▸ **WHAT THE EXERCISE ASKS**
Send back all the data below, exactly as given.
==== RECORD EXCERPTS ====
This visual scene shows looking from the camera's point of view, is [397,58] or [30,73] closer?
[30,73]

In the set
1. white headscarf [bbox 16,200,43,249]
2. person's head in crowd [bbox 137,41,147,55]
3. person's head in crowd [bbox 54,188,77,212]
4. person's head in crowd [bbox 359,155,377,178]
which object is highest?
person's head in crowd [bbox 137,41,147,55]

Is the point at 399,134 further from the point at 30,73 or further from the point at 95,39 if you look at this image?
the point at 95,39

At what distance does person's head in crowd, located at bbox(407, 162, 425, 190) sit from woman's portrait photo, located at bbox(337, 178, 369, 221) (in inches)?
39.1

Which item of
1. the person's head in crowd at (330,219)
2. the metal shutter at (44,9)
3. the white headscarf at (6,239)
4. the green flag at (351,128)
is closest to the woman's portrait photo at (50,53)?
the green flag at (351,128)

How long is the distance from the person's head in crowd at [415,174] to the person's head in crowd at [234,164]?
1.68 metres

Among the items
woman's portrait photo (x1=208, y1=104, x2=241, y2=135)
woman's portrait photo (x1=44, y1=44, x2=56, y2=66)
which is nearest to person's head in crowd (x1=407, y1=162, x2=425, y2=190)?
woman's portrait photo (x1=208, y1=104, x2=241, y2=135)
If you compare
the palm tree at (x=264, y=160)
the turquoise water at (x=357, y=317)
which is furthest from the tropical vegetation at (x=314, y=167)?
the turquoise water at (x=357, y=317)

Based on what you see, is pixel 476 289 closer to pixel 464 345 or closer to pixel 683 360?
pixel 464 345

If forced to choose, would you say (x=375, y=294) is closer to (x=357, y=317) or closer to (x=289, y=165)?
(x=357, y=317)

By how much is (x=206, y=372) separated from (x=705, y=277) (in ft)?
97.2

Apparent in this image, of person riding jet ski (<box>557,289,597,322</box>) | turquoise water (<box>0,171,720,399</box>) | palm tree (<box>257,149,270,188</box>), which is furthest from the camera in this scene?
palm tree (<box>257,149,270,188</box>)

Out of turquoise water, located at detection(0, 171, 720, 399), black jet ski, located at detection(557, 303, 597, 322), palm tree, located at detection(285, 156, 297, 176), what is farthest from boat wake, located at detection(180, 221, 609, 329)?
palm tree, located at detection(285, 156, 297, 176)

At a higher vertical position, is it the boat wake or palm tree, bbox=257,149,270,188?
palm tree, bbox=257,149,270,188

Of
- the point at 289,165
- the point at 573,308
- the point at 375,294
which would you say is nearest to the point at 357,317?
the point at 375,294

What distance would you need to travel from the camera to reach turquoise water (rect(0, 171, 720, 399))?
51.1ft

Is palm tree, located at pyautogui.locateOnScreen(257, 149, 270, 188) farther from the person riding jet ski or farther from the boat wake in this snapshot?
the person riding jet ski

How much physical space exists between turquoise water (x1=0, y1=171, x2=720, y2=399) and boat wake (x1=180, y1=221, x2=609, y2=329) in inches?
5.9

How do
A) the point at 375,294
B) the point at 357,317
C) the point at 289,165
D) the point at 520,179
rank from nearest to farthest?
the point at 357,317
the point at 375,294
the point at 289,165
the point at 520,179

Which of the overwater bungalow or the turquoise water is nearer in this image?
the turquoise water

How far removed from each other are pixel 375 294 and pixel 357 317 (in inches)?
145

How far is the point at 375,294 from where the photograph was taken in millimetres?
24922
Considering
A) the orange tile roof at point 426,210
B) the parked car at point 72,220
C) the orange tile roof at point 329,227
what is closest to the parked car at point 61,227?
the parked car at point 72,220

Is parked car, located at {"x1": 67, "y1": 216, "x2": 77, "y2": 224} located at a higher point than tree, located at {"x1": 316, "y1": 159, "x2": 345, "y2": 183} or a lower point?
====
▸ **ANSWER TO THIS EXERCISE**
This visual scene shows looking from the camera's point of view, is [397,58] or [30,73] closer?
[30,73]

In the set
1. white headscarf [bbox 16,200,43,249]
2. person's head in crowd [bbox 137,41,147,55]
3. person's head in crowd [bbox 54,188,77,212]
4. person's head in crowd [bbox 359,155,377,178]
which object is highest?
person's head in crowd [bbox 137,41,147,55]

Is the point at 399,134 further from the point at 30,73 or further from the point at 95,39 if you look at this image?
the point at 95,39

At what distance does person's head in crowd, located at bbox(407, 162, 425, 190) sit from woman's portrait photo, located at bbox(337, 178, 369, 221) (in inches)?
39.1

Which item of
1. the person's head in crowd at (330,219)
2. the metal shutter at (44,9)
3. the white headscarf at (6,239)
4. the green flag at (351,128)
is closest to the woman's portrait photo at (50,53)?
the green flag at (351,128)

How long is the distance from the person's head in crowd at [415,174] to the person's head in crowd at [234,164]?
1.68 metres

Among the items
woman's portrait photo (x1=208, y1=104, x2=241, y2=135)
woman's portrait photo (x1=44, y1=44, x2=56, y2=66)
which is nearest to person's head in crowd (x1=407, y1=162, x2=425, y2=190)?
woman's portrait photo (x1=208, y1=104, x2=241, y2=135)
If you compare
the palm tree at (x=264, y=160)
the turquoise water at (x=357, y=317)
which is furthest from the tropical vegetation at (x=314, y=167)?
the turquoise water at (x=357, y=317)

Based on what you see, is pixel 476 289 closer to pixel 464 345 or closer to pixel 683 360?
pixel 464 345

If forced to choose, would you say (x=375, y=294) is closer to (x=357, y=317) or closer to (x=289, y=165)?
(x=357, y=317)

By how much is (x=206, y=372) separated from (x=705, y=277) (in ft)?
97.2

Apparent in this image, of person riding jet ski (<box>557,289,597,322</box>) | turquoise water (<box>0,171,720,399</box>) | palm tree (<box>257,149,270,188</box>), which is furthest from the camera in this scene?
palm tree (<box>257,149,270,188</box>)

Out of turquoise water, located at detection(0, 171, 720, 399), black jet ski, located at detection(557, 303, 597, 322), palm tree, located at detection(285, 156, 297, 176), what is farthest from boat wake, located at detection(180, 221, 609, 329)?
palm tree, located at detection(285, 156, 297, 176)

At a higher vertical position, is it the boat wake or palm tree, bbox=257,149,270,188?
palm tree, bbox=257,149,270,188

Of
- the point at 289,165
- the point at 573,308
- the point at 375,294
which would you say is nearest to the point at 357,317?
the point at 375,294

What distance would you need to travel from the camera to reach turquoise water (rect(0, 171, 720, 399))?
51.1ft

Is palm tree, located at pyautogui.locateOnScreen(257, 149, 270, 188) farther from the person riding jet ski or farther from the boat wake in this snapshot?
the person riding jet ski

How much physical space exists between turquoise water (x1=0, y1=171, x2=720, y2=399) and boat wake (x1=180, y1=221, x2=609, y2=329) in inches?
5.9

How do
A) the point at 375,294
B) the point at 357,317
C) the point at 289,165
D) the point at 520,179
rank from nearest to farthest?
the point at 357,317
the point at 375,294
the point at 289,165
the point at 520,179

Which of the overwater bungalow or the turquoise water is nearer in this image?
the turquoise water

How far removed from each other are pixel 375 294 and pixel 357 317 (in inches)?
145

How far is the point at 375,294 from where the photograph was taken in millimetres?
24922
Considering
A) the orange tile roof at point 426,210
B) the parked car at point 72,220
C) the orange tile roof at point 329,227
what is closest to the parked car at point 61,227?
the parked car at point 72,220

Is parked car, located at {"x1": 67, "y1": 216, "x2": 77, "y2": 224} located at a higher point than tree, located at {"x1": 316, "y1": 159, "x2": 345, "y2": 183} or a lower point?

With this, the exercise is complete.